Caridad
Al principio la habían dicho que en una mujer de negocios las sonrisas nunca se comprenden, y ahora, con un carrerón imparable a sus espaldas y a caballo de dos contratos millonarios, le dolían las comisuras de éxito. Una hora más, y remataría el tema de los laboratorios. Un par de kilos, al menos. Y a las seis, unas frases de consuelo a la recepcionista, una indemnización oportuna y un problema menos. La vida no admite apeaderos ni semáforos absurdos.Pero el semáforo estaba ahí, como un bandolero de camino real dispuesto a robarle un minuto de su tiempo. Vio llegar al vendedor de kleenex, y le molestó su sonrisa imbécil mientras ofrecía su mercancía con desgana. Subió la ventanilla para aislarse, pero él ya estaba allí, blandiendo el dichoso paquetito, y ella, absurdamente rígida, con la mirada colgada del disco verde y ciego, dispuesta a aguantar la llantina del mendigo. Las desgracias contadas parecen necesitar el suplemento de desgracia de la indiferencia ajena. Ella, fija. Como una pieza más de su carrocería blindada.
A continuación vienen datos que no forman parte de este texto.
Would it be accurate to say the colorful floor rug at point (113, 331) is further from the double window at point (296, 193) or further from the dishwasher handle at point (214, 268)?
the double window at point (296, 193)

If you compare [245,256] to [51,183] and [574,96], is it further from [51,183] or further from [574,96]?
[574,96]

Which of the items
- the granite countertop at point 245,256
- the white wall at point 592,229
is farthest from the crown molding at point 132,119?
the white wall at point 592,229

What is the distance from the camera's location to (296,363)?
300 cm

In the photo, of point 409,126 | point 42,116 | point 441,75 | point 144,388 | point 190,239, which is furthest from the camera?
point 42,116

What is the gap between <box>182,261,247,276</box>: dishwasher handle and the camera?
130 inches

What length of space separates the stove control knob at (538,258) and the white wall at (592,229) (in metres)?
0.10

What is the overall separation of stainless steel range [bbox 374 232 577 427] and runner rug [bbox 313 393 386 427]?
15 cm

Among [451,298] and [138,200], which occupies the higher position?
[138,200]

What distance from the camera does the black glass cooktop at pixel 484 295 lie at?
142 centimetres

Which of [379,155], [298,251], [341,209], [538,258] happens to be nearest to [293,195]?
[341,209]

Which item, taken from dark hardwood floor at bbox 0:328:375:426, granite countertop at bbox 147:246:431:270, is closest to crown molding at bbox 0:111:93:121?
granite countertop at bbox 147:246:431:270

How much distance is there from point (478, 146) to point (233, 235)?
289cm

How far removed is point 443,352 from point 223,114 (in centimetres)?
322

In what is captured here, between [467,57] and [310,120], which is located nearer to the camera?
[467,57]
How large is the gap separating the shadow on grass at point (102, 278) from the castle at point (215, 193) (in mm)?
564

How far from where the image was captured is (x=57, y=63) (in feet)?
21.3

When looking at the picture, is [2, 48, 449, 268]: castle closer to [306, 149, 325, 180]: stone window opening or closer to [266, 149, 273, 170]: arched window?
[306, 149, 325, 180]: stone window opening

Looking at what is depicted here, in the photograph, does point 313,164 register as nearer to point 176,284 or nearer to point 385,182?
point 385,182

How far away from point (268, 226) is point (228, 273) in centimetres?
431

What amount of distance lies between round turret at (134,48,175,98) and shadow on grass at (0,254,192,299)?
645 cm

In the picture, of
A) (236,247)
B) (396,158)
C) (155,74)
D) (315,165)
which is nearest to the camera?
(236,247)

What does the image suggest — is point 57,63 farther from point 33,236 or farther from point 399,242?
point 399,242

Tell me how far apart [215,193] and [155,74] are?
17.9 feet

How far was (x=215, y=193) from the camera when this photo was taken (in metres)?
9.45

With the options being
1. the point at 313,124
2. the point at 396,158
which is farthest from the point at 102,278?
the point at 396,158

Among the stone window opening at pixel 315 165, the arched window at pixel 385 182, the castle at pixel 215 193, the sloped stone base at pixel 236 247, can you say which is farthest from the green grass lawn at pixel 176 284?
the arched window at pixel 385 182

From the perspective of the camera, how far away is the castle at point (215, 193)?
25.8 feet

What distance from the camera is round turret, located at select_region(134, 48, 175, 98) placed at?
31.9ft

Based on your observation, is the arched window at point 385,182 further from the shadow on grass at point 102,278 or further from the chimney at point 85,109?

Tras el cristal, el hombre empezó a dibujar el subrayado de su oferta. Hubiera podido hablar de paros y enfermedades, de hambres y de intemperies. Y sin embargo, bastó menos de un minuto para que contara la fugaz historia de una vida pequeña: la señorita ni se podía imaginar la de paquetitos de kleenex que llegaba a vender y lo guapos que eran sus dos niños y la vista sobre la ciudad y, el mar desde su casita olvidada en el monte por los municipales y la luna entre los pinos y el aroma del cabello de su mujer sobre la almohada y las ganas con las que cada día se levantaba con el coche cargado de pañuelos de papel.
La felicidad de los otros siempre arranca las lágrimas que la miseria congela. Detrás sonaba el claxon impaciente ante el semáforo ya verde. Y el hombre le regaló un paquete para las mejillas. Por caridad.